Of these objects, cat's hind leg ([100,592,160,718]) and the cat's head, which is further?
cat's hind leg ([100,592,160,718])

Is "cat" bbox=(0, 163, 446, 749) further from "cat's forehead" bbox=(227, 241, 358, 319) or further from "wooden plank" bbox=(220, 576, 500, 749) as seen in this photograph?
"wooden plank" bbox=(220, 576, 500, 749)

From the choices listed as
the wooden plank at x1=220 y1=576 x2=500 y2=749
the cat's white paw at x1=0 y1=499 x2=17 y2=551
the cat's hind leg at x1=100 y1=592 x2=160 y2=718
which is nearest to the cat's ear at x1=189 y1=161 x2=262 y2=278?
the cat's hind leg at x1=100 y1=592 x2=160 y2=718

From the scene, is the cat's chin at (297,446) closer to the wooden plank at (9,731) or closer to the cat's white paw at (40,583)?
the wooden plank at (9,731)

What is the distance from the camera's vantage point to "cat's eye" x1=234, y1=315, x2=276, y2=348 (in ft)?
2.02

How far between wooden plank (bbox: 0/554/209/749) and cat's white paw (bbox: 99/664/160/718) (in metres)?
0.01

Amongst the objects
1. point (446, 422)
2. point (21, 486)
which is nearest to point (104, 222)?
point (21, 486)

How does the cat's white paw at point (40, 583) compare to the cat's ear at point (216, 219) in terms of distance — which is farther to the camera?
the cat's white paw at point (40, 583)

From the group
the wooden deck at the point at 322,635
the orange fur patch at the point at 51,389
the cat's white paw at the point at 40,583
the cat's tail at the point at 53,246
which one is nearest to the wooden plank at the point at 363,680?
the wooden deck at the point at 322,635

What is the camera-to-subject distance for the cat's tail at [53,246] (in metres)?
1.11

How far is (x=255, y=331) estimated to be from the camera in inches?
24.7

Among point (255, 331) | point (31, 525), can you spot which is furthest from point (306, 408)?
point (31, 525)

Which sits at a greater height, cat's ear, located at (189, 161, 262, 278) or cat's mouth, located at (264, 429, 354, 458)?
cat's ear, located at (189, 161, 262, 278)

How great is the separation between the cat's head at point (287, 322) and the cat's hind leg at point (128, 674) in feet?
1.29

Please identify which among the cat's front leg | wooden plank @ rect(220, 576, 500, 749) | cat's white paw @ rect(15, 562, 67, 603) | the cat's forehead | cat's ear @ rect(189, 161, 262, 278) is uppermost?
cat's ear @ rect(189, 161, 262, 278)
------------------------------------------------------------
Turn the lines of the items into a Markdown table with the columns No. and Text, starting at the line that contains "From the choices listed as" and ending at the line that contains "which is nearest to the". Number each row, and leave out any blank lines.

§ Final answer
| No. | Text |
|---|---|
| 1 | From the choices listed as |
| 2 | the wooden plank at x1=220 y1=576 x2=500 y2=749 |
| 3 | the cat's white paw at x1=0 y1=499 x2=17 y2=551 |
| 4 | the cat's hind leg at x1=100 y1=592 x2=160 y2=718 |
| 5 | which is nearest to the cat's ear at x1=189 y1=161 x2=262 y2=278? |